In [1]:
import json

import tensorflow as tf
import numpy as np
import matplotlib.pyplot as plt
import pandas as pd

from tensorflow.keras.preprocessing.text import Tokenizer
from tensorflow.keras.preprocessing.sequence import pad_sequences

In [2]:
import glob
import os
list1=[] 
list2=[]

# tweet objects were gotten from scraping 
for filename in glob.glob('tweet-objects\*'):
    with open(os.path.join(os.getcwd(), filename), 'r') as f:
        data = json.load(f)
        list1.append(data['text']) 

with open('./project-data/train.label.txt') as f:
    reviews = f.readlines()
    for x in reviews:
        if 'nonrumour' in x:
            list2.append(0)
        else:
            list2.append(1) #rumor or not


In [3]:
sentences=list1
labels=list2

training_size = int(len(sentences) * 0.8)
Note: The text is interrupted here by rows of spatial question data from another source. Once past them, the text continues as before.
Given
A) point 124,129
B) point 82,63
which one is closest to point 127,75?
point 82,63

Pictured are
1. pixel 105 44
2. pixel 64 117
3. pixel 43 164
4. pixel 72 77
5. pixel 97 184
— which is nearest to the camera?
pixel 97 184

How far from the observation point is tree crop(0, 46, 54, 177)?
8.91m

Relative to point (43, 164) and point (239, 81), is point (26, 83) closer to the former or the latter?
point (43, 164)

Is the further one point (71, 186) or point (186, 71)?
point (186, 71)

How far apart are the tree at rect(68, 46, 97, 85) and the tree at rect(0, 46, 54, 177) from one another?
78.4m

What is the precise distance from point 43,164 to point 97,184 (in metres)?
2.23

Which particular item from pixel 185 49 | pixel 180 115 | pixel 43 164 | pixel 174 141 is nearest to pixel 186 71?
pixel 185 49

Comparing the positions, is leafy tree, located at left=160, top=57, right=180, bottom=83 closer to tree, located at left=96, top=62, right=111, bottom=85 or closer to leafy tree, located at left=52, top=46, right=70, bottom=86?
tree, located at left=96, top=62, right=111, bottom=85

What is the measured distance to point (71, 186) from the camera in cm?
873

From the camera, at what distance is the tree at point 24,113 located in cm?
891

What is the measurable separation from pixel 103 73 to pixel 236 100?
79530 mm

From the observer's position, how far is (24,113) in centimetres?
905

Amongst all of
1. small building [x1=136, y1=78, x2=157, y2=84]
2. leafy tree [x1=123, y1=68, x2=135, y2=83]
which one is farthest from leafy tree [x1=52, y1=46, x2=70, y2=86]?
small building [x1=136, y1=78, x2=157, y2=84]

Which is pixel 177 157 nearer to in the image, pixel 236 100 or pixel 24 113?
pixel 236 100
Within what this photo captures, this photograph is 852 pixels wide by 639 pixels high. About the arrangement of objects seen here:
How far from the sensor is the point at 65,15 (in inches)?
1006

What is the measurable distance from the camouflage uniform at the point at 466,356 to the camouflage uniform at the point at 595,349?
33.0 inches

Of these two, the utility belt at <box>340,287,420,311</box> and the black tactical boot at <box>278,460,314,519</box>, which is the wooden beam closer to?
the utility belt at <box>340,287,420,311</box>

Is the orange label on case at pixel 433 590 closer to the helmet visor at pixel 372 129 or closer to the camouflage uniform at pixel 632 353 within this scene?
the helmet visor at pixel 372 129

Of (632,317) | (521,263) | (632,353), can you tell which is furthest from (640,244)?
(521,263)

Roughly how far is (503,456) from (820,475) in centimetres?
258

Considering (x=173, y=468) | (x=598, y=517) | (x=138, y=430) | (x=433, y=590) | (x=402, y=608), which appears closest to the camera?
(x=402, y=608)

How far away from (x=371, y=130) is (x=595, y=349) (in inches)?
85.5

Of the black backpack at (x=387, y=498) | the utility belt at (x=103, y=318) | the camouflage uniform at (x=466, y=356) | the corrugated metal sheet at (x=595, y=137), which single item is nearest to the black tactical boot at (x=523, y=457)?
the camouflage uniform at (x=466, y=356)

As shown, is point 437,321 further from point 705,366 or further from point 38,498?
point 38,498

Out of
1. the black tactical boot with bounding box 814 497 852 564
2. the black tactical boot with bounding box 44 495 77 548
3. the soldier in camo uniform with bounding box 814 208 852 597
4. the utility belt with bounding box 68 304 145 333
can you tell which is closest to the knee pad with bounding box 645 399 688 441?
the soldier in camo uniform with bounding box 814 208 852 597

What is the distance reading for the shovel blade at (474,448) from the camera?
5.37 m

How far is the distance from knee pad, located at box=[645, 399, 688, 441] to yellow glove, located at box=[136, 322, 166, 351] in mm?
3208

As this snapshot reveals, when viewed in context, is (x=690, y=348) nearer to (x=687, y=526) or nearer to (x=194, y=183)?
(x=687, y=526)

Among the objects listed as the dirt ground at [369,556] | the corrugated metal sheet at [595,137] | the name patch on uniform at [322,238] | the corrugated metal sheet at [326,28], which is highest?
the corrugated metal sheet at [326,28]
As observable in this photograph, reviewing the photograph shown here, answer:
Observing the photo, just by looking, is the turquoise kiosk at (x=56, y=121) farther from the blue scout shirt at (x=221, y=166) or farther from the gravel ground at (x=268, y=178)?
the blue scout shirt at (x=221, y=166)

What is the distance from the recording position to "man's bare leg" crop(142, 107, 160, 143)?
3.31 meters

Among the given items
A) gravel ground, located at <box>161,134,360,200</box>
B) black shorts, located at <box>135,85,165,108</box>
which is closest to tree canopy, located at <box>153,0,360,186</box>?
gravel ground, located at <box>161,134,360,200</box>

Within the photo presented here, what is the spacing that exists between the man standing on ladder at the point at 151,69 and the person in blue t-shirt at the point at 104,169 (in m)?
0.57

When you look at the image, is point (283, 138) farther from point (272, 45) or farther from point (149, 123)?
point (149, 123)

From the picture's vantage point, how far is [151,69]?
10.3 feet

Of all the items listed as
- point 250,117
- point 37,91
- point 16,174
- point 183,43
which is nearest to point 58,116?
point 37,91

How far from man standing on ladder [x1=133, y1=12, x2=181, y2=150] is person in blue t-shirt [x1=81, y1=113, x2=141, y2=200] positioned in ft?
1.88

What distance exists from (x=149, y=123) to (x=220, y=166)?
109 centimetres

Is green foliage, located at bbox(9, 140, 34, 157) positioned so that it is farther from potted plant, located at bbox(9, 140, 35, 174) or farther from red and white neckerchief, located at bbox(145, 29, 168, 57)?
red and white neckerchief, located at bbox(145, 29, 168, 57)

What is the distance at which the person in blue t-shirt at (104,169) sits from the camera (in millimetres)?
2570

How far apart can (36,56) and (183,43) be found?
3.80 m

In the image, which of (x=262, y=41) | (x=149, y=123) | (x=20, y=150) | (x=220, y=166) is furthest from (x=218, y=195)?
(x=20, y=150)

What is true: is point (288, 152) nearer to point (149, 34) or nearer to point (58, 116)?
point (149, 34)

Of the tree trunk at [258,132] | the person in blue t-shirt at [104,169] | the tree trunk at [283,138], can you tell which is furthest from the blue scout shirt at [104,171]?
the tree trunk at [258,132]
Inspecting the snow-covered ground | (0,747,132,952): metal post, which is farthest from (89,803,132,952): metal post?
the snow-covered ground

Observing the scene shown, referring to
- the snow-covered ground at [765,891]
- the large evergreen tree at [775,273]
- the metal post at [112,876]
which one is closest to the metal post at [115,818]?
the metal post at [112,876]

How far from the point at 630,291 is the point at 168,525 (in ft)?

training_sentences = sentences[0: training_size]
testing_sentences = sentences[: training_size]

training_labels = labels[0: training_size]
testing_labels = labels[: training_size]

training_labels_final = np.array(training_labels).astype('float32').reshape((-1,1))
testing_labels_final = np.array(testing_labels).astype('float32').reshape((-1,1))

In [4]:
#params
vocab_size = 8159
embedding_dim = 128
max_length = 280
trunc_type='post' #or pre 
padding_type='post'
oov_tok = "<OOV>"

In [5]:
#tokenisation and padding
from nltk.corpus import stopwords
stop_words = set(stopwords.words('english'))

tokenized_tweets=[]
filtered_sentence=[]
tokenizer = Tokenizer(num_words=None, filters='I"#$%&()*+,-./:;<=>?@[\J^_(I]N\t\n', lower=True, split=' ')
tokenizer.fit_on_texts(training_sentences)
for words in training_sentences:
    tokenized_tweets.append(words.lower())
for w in tokenized_tweets:
    if w not in stop_words:
        filtered_sentence.append(w)

training_sequences = tokenizer.texts_to_sequences(filtered_sentence) #vectorizing words
training_padded = pad_sequences(training_sequences, maxlen=max_length, padding=padding_type, truncating=trunc_type)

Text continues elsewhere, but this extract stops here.